The only thing we ever got asked about was taking a computer printer back home with us. "what’s that? "
“A printer.”
“ok then.”
My Verizon cellular phone gave me exactly nada as soon as I left. I had service in Windsor Ontario, a lovely suburb of Detroit. Otherwise, I had nothing. No biggie. I bought a 20 Canadian pre=paid phone card and used pay phones. Although incredibly, in Pourquis Junction outside of Iriqouis Falls, there was no payphone at the motel AND no payphone at the community center where we worked. :eek:
Hey Velma, Rush Limbaugh just got arrested for coming BACK from the D.R. with Viagra. You said you travelled there hassle-free. How was the re-entry into the US ?
Same - no problems at all. I had my prescriptions all in their original bottles and I kept them in my carry on. They must have seen the pills in the x-ray but I never got asked about them or even had my bag opened.
I don’t know how much Viagra Rush had on him, but I only had a month’s worth of pills - maybe if I had come home with a case of dilaudin I would have gotten stopped. I didn’t have anything other than the bottles to prove the pills were legit, but my Dr and pharmacy’s numbers were on there and I guess they could have called them to verify that I had a prescription for that amount, maybe Rush couldn’t do the same? Plus I doubt I attract as much attention as Rush.

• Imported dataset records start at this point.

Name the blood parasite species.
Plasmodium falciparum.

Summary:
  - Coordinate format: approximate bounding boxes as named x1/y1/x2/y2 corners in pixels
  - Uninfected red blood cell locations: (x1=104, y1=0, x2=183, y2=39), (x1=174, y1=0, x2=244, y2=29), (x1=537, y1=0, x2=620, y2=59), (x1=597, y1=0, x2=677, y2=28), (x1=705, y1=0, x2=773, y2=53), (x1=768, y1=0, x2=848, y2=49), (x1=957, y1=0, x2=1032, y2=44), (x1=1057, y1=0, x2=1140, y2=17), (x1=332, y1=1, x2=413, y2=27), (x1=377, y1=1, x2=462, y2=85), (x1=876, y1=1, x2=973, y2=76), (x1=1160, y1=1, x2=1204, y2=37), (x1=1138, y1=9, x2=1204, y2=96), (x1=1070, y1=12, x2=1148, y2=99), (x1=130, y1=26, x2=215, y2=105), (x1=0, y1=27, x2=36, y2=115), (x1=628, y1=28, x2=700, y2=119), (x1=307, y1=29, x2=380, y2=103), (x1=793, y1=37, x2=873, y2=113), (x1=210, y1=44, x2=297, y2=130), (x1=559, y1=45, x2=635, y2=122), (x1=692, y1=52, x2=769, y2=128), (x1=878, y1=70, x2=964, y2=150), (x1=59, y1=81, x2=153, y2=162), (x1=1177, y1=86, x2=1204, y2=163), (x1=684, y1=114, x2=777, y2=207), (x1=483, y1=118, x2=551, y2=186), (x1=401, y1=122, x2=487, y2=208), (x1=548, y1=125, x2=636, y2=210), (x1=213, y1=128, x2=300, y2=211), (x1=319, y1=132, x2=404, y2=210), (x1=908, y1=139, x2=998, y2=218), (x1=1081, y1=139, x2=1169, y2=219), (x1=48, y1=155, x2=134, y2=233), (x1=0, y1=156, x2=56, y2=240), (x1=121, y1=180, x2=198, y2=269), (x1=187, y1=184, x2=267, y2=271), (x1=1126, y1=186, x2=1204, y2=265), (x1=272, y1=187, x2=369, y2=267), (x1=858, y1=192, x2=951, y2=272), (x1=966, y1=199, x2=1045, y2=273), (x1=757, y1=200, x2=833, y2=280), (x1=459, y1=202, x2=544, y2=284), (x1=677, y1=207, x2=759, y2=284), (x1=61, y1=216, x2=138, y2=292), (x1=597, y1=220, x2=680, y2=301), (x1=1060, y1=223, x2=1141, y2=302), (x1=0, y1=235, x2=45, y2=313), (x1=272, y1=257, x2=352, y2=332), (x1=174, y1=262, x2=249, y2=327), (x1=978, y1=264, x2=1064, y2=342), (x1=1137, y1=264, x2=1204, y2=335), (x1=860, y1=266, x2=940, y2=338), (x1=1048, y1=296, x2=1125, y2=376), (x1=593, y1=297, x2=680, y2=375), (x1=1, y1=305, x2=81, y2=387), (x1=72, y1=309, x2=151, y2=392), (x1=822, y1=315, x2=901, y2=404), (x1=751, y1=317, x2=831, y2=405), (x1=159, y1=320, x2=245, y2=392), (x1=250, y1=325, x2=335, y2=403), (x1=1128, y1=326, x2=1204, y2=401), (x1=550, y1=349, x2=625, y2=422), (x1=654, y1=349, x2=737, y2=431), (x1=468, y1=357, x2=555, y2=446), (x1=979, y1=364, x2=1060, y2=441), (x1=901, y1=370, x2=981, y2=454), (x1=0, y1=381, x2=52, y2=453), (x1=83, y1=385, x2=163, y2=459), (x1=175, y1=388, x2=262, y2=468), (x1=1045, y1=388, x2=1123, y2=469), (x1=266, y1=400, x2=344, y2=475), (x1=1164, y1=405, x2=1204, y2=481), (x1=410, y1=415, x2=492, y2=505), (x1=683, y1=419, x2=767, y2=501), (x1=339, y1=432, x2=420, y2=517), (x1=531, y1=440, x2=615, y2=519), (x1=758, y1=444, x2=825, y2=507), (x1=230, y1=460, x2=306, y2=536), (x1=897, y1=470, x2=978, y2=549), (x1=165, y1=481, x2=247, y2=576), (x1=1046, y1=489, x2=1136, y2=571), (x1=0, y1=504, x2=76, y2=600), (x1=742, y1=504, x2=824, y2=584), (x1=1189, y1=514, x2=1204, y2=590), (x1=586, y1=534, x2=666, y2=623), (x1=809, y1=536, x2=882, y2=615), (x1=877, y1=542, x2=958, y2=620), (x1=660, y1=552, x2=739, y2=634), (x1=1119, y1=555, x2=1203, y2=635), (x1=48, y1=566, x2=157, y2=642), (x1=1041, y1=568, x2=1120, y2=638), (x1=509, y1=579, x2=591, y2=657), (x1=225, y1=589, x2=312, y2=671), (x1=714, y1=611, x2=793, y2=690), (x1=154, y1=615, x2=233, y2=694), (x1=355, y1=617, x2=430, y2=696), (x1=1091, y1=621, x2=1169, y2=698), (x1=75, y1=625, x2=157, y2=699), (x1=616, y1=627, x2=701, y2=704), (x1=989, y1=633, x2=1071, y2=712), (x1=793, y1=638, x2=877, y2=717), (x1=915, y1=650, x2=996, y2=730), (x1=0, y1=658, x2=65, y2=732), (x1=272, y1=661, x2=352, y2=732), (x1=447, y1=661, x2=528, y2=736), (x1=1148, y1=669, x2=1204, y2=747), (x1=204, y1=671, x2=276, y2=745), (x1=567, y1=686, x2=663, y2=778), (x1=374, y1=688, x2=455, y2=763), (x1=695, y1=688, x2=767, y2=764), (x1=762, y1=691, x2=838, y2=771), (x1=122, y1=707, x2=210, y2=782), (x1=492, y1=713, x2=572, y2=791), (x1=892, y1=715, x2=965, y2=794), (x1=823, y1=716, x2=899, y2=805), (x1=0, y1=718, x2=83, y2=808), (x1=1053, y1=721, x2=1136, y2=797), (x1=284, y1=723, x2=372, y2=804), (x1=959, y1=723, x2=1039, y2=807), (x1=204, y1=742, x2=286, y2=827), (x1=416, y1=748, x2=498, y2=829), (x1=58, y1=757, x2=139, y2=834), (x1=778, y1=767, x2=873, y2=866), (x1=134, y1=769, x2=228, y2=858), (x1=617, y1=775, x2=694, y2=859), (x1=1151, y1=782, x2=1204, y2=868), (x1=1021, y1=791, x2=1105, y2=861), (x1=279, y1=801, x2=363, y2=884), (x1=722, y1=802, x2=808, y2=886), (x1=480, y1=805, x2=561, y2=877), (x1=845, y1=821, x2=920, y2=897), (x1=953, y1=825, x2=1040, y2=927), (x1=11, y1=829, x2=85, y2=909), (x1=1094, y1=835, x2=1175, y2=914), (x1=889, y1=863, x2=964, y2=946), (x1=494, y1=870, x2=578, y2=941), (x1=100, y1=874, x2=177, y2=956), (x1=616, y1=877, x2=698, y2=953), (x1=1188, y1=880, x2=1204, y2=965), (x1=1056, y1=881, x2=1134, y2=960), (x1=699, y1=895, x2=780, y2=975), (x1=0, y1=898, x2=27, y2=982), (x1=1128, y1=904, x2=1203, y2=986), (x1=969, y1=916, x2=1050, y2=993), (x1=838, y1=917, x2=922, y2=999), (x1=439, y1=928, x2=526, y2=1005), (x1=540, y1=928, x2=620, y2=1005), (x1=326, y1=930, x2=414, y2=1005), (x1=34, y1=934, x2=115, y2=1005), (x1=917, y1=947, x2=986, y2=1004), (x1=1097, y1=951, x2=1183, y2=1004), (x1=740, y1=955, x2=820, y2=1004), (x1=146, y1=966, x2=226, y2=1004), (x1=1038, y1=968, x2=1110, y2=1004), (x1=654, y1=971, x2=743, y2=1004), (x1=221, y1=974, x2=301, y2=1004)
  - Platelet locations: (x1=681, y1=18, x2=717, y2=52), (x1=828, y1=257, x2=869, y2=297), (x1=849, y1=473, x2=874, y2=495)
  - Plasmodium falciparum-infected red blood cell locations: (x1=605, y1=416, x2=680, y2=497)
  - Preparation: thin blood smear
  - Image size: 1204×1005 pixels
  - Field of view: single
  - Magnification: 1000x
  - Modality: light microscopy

The only questions I was asked on re-entry (at JFK, for what that’s worth) from security is they wanted to know why I was coming from Santiago and what was there, and isn’t that a dangerous city and did I feel safe walking around? We were the only Americans on the plane, most people fly to the resort areas so he was interested in that. Once I told him my sister lived there, he said “good answer” and we were on our way. But the ‘helpful’ people working in baggage claim kept trying to direct us over to the baggage coming from Greece, because they assumed we were waiting in the wrong spot!
My wife has to take an injection a day, so if we go on a long vacation she might have many needles in her carryon. We never check her medication. We’ve also never been stopped, or even asked, about the needles.
I’ve got my bag (which I’ve decided to check afterall) packed including my tweezers, my carry on bag ready with gum, a magazine and a bunch of CDs, and my purse stuffed with a shwack of travelers cheques, and my passport.